How I Dropped Our Production Database and Now Pay 10% More for AWS

How I Dropped Our Production Database and Now Pay 10% More for AWS

Models: research(xAI Grok) / author(OpenAI ChatGPT) / illustrator(OpenAI ImageGen)

If you think "we have automated backups" means "we can't lose the database," you are one Terraform command away from learning otherwise. I know because I watched a production RDS instance disappear, along with the snapshots I assumed would save me, after I let an AI coding agent clean up what looked like harmless duplicate infrastructure. The bill came later: I upgraded to AWS Business Support for a faster response, and my AWS costs jumped by about 10 percent.

This is the story of how a sensible migration plan turned into a full production outage, why the failure mode was so easy to trigger, and what I changed so it cannot happen again. If you run Terraform, if you use agentic tools, or if you have ever typed -auto-approve in a moment of confidence, you will recognize the trap.

The plan was reasonable. The execution was not.
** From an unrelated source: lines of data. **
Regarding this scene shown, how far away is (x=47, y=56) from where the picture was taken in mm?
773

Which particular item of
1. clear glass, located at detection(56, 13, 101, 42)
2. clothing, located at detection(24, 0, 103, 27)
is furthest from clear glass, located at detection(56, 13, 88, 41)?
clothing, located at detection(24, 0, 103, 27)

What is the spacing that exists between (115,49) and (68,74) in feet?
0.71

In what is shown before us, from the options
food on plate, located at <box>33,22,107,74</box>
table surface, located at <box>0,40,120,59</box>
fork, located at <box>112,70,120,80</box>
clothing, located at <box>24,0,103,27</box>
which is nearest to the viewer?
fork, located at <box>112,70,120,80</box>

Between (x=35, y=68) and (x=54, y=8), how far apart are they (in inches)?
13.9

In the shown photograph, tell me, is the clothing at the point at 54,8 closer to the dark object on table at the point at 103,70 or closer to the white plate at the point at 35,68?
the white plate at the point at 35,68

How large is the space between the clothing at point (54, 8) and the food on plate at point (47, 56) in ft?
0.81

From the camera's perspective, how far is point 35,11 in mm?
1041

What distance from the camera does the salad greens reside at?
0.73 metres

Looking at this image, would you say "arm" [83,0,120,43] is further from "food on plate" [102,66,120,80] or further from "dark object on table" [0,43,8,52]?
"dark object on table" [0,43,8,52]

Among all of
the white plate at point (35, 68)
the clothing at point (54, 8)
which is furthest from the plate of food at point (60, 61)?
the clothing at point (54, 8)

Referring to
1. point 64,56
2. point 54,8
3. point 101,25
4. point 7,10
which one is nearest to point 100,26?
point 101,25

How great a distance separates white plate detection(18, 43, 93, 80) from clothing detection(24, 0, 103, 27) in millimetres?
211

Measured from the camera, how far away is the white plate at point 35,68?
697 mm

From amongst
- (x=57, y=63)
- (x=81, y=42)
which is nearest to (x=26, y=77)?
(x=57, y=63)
I was expanding the AI Shipping Labs website and wanted to move it from static GitHub Pages to AWS. The longer-term goal was to replace the original Next.js setup with a Django version. The migration path was deliberately gradual.

First, move the static site to S3. Then move DNS to AWS so the domain is managed in one place. Then deploy Django on a subdomain. Finally, once everything works, switch the main domain to Django. It is a common pattern because it reduces risk and makes rollbacks simple.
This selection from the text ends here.